Vendors share their expertise on how companies can implement an effective storage management strategy
STORAGE COSTS ARE falling but throwing more capacity at the ever-growing amounts of data, especially in the form of e-mail accumulating in company data centres, is by common consent considered a bad strategy. Beneath the jargon and the proprietary emphases of vendors, here they share some pearls of wisdom on managing storage needs.
Consolidate corporate data Large enterprises have inherited departmental storage silos created with inconsistent strategies and service levels. Dennis Kwok, advisory IT architect at IBM, says: 'The main problem facing large enterprises is that they inherit islands of servers with separate storage capacity. Banks, for example, may have storage for applications such as retail banking, credit cards and mortgages. Each island of storage has a separate set of procedures to manage it and surplus capacity cannot be shared for other uses.'
In some cases, overall storage costs are rising, even though the cost of hardware and software are falling, while IT salaries and overheads are flat. 'The key issue is that customers don't have a consistent methodology to acquire storage,' Mr Kwok says.
Consolidating islands of storage can provide more consistent solutions. 'We need a standard operating environment to help users identify their needs and match them with service levels ... We believe that this approach will assist users to migrate from islands of storage to consolidated and standardised service levels with a better cost/performance outcome,' Mr Kwok says.
Classify data by retrieval needs Some IT managers classify applications used by a particular group, for example, the finance department, as mission critical and make multiple copies of storage, perhaps using write-once and read-only devices.
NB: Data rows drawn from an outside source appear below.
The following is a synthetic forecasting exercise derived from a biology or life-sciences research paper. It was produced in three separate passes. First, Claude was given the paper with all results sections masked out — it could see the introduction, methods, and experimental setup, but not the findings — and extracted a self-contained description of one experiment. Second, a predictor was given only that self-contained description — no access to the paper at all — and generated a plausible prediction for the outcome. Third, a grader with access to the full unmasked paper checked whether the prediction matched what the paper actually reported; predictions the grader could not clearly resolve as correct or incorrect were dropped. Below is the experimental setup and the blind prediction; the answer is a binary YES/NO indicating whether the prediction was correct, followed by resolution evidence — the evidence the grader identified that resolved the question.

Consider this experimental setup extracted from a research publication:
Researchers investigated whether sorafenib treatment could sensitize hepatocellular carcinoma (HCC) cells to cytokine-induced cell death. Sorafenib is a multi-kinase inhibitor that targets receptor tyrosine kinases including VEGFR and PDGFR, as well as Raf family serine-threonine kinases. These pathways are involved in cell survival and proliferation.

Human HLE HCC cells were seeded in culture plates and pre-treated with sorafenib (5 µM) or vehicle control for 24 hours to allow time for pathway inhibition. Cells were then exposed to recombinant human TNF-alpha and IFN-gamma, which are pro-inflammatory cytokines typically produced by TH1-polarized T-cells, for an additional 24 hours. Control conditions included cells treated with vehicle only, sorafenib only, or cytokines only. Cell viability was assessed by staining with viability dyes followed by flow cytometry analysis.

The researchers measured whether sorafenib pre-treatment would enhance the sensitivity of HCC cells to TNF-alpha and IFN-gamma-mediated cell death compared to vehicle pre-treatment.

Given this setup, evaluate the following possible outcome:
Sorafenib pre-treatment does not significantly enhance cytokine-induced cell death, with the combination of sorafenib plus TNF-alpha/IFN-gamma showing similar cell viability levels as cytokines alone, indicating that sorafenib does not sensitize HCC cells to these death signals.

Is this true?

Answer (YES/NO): NO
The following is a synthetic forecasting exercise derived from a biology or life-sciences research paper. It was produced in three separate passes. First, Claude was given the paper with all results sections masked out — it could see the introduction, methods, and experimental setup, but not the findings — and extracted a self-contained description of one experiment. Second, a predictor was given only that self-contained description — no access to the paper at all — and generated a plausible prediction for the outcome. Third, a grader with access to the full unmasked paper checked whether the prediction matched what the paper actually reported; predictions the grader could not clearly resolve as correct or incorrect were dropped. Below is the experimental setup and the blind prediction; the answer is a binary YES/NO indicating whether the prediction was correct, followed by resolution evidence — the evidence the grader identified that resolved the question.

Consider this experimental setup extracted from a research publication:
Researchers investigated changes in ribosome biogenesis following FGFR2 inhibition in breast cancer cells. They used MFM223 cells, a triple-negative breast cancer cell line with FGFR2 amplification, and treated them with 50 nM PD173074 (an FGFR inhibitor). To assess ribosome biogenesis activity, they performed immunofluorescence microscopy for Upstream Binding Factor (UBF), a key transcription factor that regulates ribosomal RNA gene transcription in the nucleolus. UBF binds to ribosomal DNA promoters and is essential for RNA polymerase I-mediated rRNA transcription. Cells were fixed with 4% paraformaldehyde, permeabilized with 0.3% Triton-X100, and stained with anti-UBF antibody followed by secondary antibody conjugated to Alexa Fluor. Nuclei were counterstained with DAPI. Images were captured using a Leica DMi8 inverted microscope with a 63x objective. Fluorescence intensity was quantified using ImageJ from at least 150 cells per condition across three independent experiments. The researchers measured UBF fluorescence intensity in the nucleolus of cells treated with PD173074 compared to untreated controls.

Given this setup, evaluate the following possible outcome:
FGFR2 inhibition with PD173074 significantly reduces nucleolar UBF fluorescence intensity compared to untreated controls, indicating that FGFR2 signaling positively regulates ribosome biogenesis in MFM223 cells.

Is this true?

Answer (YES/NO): NO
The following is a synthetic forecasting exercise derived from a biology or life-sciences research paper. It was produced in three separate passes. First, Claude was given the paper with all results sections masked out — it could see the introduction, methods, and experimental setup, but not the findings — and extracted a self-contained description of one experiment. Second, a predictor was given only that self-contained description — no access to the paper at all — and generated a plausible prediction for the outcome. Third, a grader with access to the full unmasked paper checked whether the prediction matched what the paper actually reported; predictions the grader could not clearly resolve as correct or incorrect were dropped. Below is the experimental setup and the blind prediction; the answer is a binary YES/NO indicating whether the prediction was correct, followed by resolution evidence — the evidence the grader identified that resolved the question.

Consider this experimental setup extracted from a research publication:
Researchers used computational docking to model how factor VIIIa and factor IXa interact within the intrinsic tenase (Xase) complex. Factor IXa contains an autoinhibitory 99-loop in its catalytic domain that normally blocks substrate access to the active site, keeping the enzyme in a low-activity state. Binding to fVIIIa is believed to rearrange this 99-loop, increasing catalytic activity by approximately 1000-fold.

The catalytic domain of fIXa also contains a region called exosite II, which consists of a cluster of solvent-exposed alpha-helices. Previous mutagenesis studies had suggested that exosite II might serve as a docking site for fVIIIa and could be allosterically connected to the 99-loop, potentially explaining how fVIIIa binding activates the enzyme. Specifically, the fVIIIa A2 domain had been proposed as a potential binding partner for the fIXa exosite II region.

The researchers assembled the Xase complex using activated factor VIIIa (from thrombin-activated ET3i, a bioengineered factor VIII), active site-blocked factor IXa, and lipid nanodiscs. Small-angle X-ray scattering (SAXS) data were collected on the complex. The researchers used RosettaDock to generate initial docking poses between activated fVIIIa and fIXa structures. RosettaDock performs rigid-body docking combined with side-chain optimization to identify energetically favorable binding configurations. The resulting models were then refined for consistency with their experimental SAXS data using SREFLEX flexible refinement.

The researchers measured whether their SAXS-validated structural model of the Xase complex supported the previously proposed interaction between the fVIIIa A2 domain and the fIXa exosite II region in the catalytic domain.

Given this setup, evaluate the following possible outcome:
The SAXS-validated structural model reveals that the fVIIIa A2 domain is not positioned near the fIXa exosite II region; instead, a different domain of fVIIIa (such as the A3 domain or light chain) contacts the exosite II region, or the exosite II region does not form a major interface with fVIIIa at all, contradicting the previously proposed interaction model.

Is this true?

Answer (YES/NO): NO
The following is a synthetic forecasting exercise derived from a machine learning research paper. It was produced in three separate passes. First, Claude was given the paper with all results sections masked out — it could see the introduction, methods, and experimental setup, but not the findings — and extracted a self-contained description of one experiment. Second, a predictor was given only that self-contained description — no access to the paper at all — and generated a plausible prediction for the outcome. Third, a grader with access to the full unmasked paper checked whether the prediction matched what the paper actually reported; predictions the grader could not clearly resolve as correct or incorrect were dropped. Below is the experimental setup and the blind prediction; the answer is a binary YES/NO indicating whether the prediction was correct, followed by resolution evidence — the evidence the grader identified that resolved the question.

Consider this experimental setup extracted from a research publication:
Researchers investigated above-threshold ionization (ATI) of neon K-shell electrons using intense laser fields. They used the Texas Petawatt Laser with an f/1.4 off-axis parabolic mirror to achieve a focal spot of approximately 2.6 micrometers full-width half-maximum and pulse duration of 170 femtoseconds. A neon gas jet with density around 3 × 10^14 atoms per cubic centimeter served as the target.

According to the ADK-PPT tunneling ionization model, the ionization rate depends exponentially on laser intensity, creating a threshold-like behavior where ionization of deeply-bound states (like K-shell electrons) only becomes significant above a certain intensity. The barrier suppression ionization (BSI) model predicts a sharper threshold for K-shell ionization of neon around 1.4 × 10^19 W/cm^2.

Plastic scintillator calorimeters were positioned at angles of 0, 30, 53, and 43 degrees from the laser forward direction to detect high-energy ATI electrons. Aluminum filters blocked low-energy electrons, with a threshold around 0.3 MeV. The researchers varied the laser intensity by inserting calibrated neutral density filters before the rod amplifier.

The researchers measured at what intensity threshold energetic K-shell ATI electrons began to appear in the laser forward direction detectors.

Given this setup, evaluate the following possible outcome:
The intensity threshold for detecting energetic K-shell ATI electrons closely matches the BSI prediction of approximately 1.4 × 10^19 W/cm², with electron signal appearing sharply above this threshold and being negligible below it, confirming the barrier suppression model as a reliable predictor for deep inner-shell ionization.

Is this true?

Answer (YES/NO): NO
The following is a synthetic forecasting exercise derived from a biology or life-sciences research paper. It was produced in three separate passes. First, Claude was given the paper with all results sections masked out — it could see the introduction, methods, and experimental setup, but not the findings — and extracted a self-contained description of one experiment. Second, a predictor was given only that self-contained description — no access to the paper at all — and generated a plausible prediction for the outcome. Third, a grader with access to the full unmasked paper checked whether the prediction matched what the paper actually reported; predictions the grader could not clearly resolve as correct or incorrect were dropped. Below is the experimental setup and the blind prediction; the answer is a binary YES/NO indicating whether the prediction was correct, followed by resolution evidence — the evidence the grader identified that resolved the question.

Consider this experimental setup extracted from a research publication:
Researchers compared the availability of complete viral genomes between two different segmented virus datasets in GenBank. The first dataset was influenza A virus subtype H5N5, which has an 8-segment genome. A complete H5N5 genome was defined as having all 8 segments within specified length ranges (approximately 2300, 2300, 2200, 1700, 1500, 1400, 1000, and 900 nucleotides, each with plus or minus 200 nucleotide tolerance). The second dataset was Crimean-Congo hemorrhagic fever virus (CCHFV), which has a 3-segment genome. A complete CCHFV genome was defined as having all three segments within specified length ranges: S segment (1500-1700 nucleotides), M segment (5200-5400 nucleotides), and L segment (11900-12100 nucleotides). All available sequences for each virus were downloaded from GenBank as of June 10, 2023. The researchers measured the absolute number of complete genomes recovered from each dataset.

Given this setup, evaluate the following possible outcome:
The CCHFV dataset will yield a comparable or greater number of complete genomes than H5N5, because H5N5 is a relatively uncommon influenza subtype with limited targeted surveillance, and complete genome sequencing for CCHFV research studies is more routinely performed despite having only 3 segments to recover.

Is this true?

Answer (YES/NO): YES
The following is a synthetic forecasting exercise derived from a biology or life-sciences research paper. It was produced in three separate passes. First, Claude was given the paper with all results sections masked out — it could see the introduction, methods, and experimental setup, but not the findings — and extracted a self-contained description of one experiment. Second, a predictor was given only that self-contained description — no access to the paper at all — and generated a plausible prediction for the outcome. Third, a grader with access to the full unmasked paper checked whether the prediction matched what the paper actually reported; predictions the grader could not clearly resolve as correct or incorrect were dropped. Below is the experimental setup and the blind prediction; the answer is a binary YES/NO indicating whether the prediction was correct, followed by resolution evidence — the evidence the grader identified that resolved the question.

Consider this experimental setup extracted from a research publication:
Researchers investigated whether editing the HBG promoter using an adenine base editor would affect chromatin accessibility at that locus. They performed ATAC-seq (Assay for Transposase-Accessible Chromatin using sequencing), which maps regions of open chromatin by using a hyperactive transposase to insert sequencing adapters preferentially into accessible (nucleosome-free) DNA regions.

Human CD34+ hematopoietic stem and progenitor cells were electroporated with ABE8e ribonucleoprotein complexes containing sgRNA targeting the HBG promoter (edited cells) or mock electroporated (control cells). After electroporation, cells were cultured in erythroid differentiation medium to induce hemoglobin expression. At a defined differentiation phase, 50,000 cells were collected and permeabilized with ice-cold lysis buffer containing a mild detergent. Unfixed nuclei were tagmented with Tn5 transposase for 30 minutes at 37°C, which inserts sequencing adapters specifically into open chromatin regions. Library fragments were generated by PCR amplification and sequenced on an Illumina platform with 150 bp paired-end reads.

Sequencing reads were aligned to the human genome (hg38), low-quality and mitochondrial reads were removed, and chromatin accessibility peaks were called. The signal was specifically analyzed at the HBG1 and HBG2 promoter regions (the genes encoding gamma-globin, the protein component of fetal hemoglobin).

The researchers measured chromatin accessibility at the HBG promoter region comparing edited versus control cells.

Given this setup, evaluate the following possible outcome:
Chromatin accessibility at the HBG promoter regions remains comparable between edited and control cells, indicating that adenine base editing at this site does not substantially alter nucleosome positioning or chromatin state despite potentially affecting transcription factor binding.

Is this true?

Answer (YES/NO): NO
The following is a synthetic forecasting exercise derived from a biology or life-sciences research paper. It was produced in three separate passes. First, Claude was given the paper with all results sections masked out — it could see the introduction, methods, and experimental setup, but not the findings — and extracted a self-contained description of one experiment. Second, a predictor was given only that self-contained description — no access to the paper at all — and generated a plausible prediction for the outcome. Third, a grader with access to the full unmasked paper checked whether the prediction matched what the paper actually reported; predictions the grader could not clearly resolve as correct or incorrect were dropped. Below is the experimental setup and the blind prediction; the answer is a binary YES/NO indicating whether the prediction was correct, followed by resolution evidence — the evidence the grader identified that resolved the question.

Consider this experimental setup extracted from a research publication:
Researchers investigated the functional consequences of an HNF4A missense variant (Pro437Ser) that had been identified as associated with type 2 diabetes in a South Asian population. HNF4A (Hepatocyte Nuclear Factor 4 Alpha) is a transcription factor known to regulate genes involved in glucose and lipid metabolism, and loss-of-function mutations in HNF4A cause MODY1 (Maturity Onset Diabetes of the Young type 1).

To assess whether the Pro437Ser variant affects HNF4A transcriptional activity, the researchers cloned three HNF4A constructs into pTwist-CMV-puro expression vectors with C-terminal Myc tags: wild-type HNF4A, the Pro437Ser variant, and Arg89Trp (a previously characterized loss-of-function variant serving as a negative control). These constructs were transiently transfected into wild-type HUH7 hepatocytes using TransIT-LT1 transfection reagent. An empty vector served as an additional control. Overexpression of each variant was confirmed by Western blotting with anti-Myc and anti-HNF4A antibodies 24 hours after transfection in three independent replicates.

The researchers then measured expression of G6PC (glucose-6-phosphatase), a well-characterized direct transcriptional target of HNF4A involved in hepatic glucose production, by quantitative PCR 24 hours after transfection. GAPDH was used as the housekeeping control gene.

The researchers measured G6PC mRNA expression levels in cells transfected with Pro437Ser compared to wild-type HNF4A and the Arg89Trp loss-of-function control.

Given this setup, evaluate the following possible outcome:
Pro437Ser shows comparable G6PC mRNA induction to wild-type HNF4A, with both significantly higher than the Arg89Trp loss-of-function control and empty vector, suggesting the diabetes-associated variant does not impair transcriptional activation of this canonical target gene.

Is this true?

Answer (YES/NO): YES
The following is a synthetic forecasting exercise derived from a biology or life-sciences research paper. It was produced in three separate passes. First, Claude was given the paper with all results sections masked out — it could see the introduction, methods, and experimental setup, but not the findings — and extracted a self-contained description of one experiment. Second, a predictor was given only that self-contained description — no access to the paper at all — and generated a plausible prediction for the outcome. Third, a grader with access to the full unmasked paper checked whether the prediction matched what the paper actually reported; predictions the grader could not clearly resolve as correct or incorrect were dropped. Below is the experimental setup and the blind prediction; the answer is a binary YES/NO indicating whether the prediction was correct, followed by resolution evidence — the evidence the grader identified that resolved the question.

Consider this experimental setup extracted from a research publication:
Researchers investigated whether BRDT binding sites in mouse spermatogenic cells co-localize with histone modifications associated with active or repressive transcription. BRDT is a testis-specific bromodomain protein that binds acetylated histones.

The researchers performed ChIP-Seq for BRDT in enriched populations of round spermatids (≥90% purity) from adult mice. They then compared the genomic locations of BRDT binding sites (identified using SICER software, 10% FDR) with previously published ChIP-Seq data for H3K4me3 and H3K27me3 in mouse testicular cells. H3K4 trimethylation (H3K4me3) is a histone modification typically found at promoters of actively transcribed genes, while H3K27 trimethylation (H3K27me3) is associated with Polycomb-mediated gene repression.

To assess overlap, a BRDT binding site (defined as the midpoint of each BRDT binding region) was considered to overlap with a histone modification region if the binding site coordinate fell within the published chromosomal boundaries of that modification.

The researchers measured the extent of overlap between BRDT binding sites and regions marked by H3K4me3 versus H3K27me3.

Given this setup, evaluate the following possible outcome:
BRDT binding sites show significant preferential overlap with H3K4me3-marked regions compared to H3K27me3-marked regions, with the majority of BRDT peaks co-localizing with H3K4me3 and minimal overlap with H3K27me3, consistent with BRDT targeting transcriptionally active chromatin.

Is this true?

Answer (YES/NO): YES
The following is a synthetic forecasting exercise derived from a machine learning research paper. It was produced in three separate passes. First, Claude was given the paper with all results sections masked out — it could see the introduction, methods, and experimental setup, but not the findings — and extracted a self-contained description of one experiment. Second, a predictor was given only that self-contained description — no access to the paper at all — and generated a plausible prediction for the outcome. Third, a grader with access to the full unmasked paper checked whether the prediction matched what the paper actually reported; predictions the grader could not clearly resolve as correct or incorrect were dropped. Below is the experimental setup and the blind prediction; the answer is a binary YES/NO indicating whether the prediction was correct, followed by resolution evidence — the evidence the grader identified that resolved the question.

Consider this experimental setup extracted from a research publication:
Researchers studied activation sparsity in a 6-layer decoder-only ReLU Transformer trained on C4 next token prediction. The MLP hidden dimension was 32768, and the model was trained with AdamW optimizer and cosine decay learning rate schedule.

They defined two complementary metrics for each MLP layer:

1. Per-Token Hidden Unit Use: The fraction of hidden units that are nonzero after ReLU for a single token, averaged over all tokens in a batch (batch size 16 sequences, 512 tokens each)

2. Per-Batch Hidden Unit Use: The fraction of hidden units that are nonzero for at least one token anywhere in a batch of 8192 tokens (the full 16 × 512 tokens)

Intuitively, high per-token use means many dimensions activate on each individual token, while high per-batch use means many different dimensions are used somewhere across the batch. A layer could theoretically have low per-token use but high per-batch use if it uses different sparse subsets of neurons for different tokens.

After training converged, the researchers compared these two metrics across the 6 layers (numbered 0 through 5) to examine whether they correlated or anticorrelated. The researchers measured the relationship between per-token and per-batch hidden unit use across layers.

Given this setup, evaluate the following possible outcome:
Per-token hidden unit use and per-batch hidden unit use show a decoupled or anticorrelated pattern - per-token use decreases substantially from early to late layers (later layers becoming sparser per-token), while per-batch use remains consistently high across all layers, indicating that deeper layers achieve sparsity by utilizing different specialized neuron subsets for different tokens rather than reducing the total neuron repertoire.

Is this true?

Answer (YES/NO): NO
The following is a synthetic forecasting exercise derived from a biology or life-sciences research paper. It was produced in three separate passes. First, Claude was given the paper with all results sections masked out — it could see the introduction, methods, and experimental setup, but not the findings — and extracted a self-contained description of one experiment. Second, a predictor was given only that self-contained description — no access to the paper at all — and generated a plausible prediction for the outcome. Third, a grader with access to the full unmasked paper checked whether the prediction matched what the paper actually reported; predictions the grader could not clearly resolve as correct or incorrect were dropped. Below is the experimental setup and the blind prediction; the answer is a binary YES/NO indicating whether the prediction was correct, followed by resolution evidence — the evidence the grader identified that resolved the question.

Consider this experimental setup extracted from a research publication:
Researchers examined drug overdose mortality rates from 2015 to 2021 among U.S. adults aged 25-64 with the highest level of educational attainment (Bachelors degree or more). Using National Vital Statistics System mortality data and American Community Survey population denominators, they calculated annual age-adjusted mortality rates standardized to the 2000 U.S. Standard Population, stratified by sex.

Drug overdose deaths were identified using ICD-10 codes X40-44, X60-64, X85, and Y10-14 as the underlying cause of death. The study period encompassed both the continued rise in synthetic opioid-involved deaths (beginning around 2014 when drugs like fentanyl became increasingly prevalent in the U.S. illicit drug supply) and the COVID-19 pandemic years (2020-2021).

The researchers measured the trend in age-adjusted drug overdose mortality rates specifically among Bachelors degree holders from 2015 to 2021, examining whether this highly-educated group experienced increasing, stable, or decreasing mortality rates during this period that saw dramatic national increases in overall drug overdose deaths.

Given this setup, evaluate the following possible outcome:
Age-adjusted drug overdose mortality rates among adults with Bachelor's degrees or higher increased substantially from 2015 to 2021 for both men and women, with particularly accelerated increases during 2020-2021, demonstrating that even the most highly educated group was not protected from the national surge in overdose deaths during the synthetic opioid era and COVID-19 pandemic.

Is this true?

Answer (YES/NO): NO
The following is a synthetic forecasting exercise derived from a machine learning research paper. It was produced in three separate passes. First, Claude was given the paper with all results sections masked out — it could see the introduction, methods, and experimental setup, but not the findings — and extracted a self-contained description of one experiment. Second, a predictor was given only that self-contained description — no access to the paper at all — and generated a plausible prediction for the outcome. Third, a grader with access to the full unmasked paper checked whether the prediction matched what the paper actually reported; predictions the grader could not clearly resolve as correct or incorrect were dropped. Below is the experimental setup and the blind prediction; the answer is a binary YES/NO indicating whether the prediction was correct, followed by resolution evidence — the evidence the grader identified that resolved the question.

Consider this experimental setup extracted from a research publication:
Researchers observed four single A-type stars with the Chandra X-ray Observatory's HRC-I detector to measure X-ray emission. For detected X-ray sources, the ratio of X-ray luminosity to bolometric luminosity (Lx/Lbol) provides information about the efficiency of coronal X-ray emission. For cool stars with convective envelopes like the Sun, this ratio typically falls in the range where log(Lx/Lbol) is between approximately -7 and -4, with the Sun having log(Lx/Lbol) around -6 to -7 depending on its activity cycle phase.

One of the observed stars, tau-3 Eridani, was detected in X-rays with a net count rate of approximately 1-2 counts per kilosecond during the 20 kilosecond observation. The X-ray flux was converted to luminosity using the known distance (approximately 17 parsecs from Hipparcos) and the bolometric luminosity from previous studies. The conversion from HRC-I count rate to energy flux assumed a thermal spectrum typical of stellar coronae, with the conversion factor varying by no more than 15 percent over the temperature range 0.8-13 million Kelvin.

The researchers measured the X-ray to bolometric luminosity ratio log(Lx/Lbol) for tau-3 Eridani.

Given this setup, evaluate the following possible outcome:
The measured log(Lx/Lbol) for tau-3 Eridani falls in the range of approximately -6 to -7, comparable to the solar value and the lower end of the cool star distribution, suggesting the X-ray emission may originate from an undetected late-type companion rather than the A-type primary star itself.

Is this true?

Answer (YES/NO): NO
But this approach is too simple says Betty Lin, Sun Microsystems' country manager, Hong Kong Data Management Group.
'E-mails, for example, have mixed criticality. E-mails from the secretary or clerk have a different business value than those from the CFO, so we may classify data by user. But if the CFO's management reports and e-mails to the Securities Exchange merit tier 1 storage, it does not follow that his e-mails to staff and friends should be treated similarly,' she says.